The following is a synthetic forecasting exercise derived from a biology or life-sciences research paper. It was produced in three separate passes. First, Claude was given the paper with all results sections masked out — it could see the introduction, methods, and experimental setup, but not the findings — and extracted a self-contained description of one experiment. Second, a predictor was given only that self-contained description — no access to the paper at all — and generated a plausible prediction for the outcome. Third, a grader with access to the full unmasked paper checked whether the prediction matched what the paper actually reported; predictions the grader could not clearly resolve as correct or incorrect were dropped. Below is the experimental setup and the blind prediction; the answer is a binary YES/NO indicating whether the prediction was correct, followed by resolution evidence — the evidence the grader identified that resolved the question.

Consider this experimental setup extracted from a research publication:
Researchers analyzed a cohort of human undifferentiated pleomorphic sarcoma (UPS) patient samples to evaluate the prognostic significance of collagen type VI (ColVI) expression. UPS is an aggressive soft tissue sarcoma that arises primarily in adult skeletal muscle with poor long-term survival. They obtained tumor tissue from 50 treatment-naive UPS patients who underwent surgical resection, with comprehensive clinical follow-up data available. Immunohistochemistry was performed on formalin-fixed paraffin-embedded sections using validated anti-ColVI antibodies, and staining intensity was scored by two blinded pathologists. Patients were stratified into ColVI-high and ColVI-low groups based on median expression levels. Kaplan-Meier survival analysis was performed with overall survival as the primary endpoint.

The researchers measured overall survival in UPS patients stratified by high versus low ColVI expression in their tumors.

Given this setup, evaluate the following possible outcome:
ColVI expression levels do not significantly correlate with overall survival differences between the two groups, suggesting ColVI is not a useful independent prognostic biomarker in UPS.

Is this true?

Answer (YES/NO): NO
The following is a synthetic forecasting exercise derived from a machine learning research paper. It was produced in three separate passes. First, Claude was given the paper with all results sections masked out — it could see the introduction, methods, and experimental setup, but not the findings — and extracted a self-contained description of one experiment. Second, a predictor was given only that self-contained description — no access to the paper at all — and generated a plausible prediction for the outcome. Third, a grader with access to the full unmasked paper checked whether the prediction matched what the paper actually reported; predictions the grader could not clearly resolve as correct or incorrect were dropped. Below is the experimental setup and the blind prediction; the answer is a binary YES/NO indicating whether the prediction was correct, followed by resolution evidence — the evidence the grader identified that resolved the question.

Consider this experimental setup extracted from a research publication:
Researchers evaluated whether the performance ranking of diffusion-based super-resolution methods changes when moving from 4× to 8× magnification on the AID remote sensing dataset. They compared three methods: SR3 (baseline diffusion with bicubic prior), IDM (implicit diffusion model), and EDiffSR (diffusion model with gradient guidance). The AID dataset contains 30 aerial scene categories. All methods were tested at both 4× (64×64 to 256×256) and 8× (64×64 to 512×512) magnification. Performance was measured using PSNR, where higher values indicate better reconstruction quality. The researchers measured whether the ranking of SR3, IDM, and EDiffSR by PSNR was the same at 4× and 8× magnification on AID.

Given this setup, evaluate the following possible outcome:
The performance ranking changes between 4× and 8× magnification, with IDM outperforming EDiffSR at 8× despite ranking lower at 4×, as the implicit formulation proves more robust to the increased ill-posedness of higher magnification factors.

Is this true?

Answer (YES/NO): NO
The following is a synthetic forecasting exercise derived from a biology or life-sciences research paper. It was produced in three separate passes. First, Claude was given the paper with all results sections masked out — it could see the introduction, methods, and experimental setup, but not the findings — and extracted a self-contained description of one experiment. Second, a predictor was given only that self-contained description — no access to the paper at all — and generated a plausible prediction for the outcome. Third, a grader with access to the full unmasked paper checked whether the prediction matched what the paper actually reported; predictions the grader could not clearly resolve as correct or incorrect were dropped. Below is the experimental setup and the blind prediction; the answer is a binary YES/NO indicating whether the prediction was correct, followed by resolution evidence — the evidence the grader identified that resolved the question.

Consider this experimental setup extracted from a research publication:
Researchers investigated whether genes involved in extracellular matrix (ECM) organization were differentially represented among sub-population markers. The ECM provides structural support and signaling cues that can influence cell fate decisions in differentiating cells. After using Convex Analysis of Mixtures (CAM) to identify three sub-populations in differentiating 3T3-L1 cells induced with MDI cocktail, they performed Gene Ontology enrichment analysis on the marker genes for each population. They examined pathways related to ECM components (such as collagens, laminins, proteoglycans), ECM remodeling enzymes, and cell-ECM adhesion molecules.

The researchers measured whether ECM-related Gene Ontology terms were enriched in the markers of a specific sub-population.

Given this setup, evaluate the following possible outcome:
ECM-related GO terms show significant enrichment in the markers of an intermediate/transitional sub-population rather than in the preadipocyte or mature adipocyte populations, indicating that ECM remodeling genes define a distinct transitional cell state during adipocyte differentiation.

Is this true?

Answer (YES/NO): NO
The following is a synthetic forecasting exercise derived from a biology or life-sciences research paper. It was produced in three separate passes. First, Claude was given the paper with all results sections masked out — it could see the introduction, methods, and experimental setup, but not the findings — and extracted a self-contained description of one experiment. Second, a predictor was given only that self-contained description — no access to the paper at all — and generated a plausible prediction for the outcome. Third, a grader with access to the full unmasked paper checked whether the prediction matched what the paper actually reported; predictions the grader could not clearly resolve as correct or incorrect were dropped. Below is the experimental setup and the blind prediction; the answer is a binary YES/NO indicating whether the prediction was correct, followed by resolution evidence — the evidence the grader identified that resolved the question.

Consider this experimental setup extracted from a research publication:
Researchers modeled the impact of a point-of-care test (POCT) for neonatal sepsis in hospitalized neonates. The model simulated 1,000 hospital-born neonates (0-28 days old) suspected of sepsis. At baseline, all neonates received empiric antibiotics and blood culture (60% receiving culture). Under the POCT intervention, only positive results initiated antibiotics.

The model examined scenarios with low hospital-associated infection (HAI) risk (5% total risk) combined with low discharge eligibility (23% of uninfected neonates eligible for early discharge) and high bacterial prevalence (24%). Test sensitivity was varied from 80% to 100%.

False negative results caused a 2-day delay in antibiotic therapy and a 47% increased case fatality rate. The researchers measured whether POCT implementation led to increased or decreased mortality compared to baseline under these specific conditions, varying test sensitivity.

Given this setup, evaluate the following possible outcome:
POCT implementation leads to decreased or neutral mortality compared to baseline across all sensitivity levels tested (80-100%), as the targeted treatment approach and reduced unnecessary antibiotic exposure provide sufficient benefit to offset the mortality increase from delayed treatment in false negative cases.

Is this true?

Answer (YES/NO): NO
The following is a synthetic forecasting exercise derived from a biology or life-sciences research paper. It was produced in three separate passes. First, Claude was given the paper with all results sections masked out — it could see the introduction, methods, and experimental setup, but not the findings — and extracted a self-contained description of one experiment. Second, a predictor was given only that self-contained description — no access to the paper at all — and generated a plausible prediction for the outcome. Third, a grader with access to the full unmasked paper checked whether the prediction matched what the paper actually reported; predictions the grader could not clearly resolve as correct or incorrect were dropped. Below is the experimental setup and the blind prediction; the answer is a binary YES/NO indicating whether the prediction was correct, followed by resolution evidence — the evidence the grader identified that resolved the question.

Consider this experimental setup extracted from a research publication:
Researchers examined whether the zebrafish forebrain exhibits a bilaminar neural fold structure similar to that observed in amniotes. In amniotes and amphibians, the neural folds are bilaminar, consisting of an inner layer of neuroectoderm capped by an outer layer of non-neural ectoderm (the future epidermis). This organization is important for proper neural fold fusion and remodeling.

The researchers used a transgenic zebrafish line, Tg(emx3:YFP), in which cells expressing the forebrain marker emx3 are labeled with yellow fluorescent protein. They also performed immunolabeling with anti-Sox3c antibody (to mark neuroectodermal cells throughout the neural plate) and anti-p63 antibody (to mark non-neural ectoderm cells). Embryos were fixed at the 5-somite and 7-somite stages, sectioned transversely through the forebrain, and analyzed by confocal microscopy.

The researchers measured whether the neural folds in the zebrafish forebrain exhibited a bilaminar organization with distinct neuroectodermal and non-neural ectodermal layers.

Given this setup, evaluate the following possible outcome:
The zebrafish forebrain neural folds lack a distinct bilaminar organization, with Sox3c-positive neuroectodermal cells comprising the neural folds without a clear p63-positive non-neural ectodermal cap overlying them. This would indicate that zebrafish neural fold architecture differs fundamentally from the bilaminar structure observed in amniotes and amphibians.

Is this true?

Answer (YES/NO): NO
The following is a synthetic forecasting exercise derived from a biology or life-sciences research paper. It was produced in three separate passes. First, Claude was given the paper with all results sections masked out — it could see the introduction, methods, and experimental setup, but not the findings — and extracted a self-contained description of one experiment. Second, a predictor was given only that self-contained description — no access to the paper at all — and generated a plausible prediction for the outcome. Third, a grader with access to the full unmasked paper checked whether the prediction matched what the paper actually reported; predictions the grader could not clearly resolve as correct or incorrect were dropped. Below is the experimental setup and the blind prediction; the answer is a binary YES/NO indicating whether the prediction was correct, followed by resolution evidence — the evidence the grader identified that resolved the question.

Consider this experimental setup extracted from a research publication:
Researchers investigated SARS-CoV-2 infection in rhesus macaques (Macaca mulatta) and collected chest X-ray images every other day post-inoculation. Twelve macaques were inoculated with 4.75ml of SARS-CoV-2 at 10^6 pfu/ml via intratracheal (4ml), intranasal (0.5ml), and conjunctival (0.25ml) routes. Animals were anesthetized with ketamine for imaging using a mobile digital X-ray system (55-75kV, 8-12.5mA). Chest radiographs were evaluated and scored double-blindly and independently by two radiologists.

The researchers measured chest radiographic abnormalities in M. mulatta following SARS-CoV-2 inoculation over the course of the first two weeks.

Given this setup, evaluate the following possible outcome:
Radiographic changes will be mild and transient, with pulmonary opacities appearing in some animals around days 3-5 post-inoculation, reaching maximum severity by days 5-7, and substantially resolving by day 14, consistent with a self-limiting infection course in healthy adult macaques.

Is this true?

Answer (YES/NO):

→ WHAT THE TASK ASKS: Please show the lines of the material that contain the string "ranking".

→ RESPONSE AREA:
Researchers evaluated whether the performance ranking of diffusion-based super-resolution methods changes when moving from 4× to 8× magnification on the AID remote sensing dataset. They compared three methods: SR3 (baseline diffusion with bicubic prior), IDM (implicit diffusion model), and EDiffSR (diffusion model with gradient guidance). The AID dataset contains 30 aerial scene categories. All methods were tested at both 4× (64×64 to 256×256) and 8× (64×64 to 512×512) magnification. Performance was measured using PSNR, where higher values indicate better reconstruction quality. The researchers measured whether the ranking of SR3, IDM, and EDiffSR by PSNR was the same at 4× and 8× magnification on AID.
The performance ranking changes between 4× and 8× magnification, with IDM outperforming EDiffSR at 8× despite ranking lower at 4×, as the implicit formulation proves more robust to the increased ill-posedness of higher magnification factors.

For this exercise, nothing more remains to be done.